SOURCE:
-- begin --

In [None]:
# original dataset
original_data = 'data/penguins_combined.csv'


## unprocessed_df = original unprocess data

In [None]:
import pandas as pd

In [None]:
unprocessed_df = pd.read_csv(original_data)

In [None]:
# proportion of data in sex column
print(unprocessed_df['sex'].value_counts(normalize=False))

In [None]:
#missing values in sex column
print(len(unprocessed_df[unprocessed_df['sex'].isnull()]))

In [None]:
unprocessed_df.head()

In [None]:
unprocessed_df["sex"].value_counts(normalize=False)

In [None]:
unprocessed_df["species"].value_counts()

In [None]:
# missing values in sex column
len(unprocessed_df[unprocessed_df['sex'].isnull()])

In [None]:
# unprocess df with missing values in any columns
unprocessed_df[unprocessed_df.isnull().any(axis=1)] 
print(len(unprocessed_df[unprocessed_df.isnull().any(axis=1)]))


In [None]:
import pandas as pd
fresh_df = unprocessed_df.dropna()
fresh_df.shape

In [None]:
# preprocess the catgorical features
from sklearn.model_selection import train_test_split
from sklearn.preprocessing import LabelEncoder
categorical_features = ['species', 'island', 'sex']
for col in categorical_features:
    le = LabelEncoder()
    fresh_df[col] = le.fit_transform(fresh_df[col])

In [None]:
fresh_df.head()

In [None]:
#unique values in sex column
fresh_df["sex"].unique()

In [None]:
# remove 0 unique values from sex column
fresh_df = fresh_df[fresh_df["sex"] != 0]
fresh_df.shape

 1 - male 
 2 - female 
 3- dot
 0 - Nan

In [None]:
# Split the dataset into train, val and test sets
from sklearn.model_selection import train_test_split

train_val_df, test_df = train_test_split(fresh_df, test_size=0.2, random_state=42)

-- end --

EXERCISE INSTRUCTIONS:
Reproduce word for word the part of the penguin notebook that begins with "## unprocessed_df = original" and ends with "print(unprocessed_df['sex'].value_counts(normalize=False))". Rely only on the notebook above.

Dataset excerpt

-- begin --

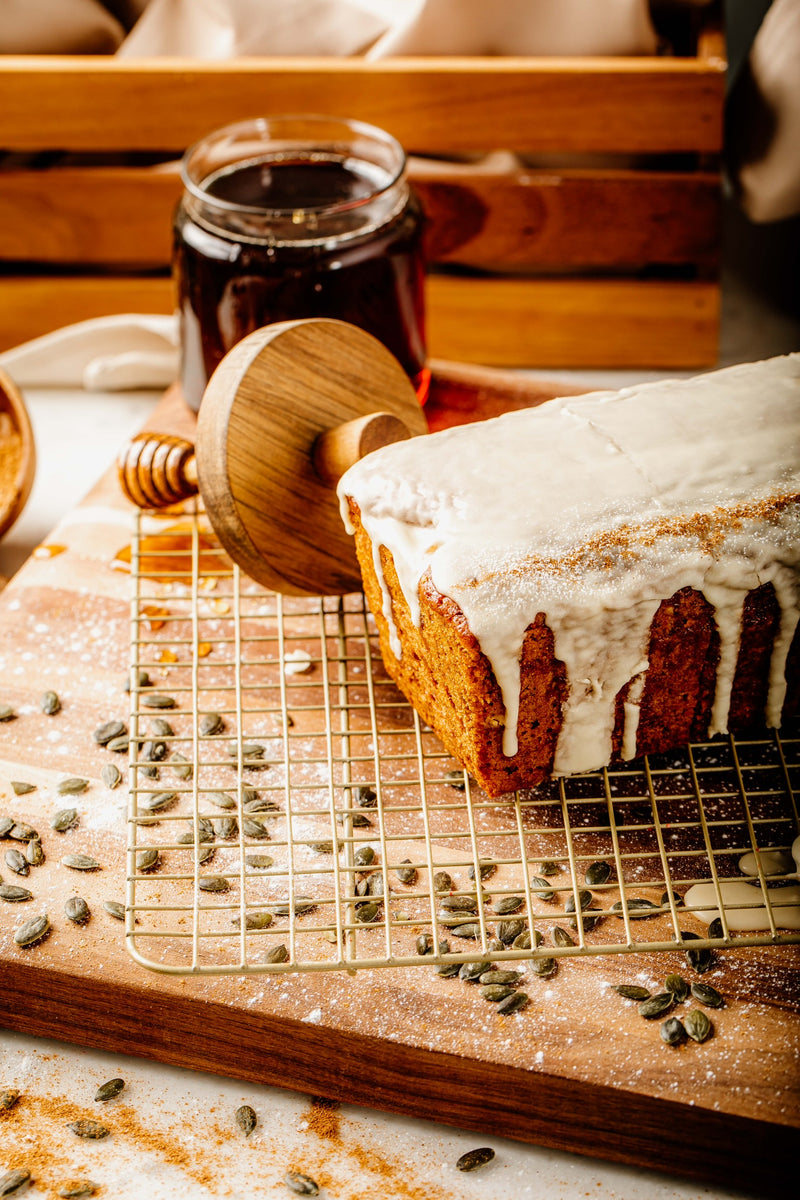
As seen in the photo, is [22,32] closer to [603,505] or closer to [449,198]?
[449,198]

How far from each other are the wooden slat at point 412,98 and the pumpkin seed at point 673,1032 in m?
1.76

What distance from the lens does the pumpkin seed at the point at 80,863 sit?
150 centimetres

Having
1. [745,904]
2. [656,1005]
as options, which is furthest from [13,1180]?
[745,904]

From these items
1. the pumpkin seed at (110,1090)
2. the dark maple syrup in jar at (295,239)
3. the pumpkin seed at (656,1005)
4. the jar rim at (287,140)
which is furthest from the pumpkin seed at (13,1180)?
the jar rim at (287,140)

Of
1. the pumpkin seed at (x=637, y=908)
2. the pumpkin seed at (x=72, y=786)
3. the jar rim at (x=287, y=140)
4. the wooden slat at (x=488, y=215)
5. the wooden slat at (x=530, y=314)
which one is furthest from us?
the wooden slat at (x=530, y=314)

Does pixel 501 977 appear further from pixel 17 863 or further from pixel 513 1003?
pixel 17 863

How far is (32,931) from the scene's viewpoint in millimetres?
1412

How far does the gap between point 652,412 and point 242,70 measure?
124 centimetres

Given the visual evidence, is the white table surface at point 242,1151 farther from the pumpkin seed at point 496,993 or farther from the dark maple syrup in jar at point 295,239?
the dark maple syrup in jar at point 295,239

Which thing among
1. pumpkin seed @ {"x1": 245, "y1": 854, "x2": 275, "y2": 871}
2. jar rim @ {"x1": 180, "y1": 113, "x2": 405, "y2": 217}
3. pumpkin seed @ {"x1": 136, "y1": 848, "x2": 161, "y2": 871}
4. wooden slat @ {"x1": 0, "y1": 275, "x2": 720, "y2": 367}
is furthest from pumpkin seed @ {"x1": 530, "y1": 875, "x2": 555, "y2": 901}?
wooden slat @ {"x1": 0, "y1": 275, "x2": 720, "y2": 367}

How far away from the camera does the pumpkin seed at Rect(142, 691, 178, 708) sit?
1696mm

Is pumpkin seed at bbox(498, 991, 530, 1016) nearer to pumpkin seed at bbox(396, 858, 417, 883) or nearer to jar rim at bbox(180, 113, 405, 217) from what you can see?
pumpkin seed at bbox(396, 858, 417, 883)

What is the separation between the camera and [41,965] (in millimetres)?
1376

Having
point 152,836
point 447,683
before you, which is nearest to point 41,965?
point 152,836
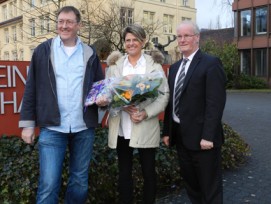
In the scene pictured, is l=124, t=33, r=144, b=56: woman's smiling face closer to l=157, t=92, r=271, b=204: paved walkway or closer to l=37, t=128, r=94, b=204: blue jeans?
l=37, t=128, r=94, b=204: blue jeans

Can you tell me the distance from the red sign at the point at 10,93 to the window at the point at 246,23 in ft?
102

-- end --

SOLUTION FOR THIS EXERCISE:
## unprocessed_df = original unprocess data

In [None]:
import pandas as pd

In [None]:
unprocessed_df = pd.read_csv(original_data)

In [None]:
# proportion of data in sex column
print(unprocessed_df['sex'].value_counts(normalize=False))